(fraccompare, numcompare): Merge the NLS and

non-NLS versions into a single function. (decimal_point): Now char, since we no longer convert to unsigned char. (th_sep): Now int, since we use a value out of char range to denote the absence of a thousands separator. (IS_THOUSANDS_SEP): New macro. (USE_NEW_FRAC_COMPARE): Remove. (nls_set_fraction): Arg is now char, not unsigned char. Set th_sep to CHAR_MAX + 1 if there is no thousands separator. (numcompare): Don't convert to unsigned char unless necessary. (main): Turn off decimal points and thousand separators if they are multibyte characters, as we don't support that yet.
author: Jim Meyering <jim@meyering.net> 1999-05-09 03:27:24 +0000
committer: Jim Meyering <jim@meyering.net> 1999-05-09 03:27:24 +0000
commit: dd992130c617c3be95b832feea4c9f19156b0b91 (patch)
tree: a35b2c500b1fc6c7b5f9e95e0dedae0282945a9d /src/sort.c
parent: 02d760e23277c3f147b8d8f342ce1bea49870dcb (diff)

------------------------------------------------

● Instructions:
1. According to the commit message, what is th_sep set to when there is no thousands separator?
2. Reproduce the commit message word for word, starting with "non-NLS versions into" and going on through "parent: 02d760e23277c3f147b8d8f342ce1bea49870dcb (diff)".

------------------------------------------------

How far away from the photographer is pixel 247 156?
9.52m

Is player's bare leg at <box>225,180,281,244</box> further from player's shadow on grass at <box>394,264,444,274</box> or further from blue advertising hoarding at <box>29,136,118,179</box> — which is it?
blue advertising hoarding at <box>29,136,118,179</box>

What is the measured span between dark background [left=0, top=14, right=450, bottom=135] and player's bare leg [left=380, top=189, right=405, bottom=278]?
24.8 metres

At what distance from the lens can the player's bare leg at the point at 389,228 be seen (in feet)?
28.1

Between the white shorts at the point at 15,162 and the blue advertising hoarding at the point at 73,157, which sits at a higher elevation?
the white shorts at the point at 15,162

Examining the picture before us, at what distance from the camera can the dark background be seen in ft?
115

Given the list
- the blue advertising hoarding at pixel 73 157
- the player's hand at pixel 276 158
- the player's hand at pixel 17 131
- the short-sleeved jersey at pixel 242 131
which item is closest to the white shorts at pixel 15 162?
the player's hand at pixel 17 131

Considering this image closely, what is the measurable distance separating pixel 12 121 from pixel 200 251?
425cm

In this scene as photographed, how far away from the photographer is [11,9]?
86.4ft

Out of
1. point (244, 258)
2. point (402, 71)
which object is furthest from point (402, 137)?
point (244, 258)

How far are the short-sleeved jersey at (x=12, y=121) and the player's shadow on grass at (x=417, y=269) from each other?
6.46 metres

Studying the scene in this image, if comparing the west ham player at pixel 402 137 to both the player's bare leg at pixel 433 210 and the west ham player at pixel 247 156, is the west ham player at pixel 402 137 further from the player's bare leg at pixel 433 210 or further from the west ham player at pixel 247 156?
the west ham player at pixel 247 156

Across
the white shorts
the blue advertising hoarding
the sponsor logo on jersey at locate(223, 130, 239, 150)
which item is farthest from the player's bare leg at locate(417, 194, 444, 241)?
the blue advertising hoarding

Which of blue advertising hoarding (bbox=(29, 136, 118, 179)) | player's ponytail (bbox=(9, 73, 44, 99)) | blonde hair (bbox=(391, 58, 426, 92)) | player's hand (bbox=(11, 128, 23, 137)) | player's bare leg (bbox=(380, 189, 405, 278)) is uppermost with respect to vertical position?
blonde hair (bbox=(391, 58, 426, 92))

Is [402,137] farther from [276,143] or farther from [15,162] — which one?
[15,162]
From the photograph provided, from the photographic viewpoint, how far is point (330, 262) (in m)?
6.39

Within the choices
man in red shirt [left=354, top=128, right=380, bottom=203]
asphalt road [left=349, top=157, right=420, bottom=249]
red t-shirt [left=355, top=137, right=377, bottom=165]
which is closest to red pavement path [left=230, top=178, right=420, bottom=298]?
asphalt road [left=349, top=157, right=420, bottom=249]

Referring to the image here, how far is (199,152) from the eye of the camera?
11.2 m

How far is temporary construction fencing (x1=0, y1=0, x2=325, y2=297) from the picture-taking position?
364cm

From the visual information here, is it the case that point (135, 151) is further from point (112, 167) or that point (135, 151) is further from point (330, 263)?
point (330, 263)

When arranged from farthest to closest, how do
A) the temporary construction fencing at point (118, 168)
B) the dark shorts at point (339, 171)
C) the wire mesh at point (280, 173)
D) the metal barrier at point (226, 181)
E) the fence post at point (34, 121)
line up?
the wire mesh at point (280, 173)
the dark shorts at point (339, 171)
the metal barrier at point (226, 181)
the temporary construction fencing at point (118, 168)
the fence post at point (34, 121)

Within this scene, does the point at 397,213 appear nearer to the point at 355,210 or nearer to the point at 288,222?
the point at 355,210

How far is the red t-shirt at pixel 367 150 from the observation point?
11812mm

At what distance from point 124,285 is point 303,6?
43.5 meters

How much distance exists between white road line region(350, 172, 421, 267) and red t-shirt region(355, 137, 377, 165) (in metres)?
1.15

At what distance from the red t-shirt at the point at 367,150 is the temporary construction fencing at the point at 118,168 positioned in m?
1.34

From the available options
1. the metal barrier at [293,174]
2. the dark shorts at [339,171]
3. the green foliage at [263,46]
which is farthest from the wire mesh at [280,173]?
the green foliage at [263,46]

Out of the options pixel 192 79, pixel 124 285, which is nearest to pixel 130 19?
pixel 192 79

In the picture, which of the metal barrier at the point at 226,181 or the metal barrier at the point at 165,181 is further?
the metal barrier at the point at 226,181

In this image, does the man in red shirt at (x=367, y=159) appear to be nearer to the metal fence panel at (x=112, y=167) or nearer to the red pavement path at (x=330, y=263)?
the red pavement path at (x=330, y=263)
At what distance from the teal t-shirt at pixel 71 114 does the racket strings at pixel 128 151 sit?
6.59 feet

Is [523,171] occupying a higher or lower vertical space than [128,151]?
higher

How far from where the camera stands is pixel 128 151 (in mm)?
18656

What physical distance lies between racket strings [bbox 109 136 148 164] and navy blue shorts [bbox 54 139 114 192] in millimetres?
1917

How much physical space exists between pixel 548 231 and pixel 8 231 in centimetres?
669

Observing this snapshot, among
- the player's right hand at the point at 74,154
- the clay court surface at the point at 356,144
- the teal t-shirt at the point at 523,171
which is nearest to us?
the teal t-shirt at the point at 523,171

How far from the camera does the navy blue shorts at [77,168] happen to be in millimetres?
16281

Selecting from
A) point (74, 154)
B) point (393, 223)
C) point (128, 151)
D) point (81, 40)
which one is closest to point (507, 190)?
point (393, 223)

------------------------------------------------

● Task-by-task outputs:
1. CHAR_MAX + 1

2.
non-NLS versions into a single function. (decimal_point): Now char, since we no longer convert to unsigned char. (th_sep): Now int, since we use a value out of char range to denote the absence of a thousands separator. (IS_THOUSANDS_SEP): New macro. (USE_NEW_FRAC_COMPARE): Remove. (nls_set_fraction): Arg is now char, not unsigned char. Set th_sep to CHAR_MAX + 1 if there is no thousands separator. (numcompare): Don't convert to unsigned char unless necessary. (main): Turn off decimal points and thousand separators if they are multibyte characters, as we don't support that yet.
author: Jim Meyering <jim@meyering.net> 1999-05-09 03:27:24 +0000
committer: Jim Meyering <jim@meyering.net> 1999-05-09 03:27:24 +0000
commit: dd992130c617c3be95b832feea4c9f19156b0b91 (patch)
tree: a35b2c500b1fc6c7b5f9e95e0dedae0282945a9d /src/sort.c
parent: 02d760e23277c3f147b8d8f342ce1bea49870dcb (diff)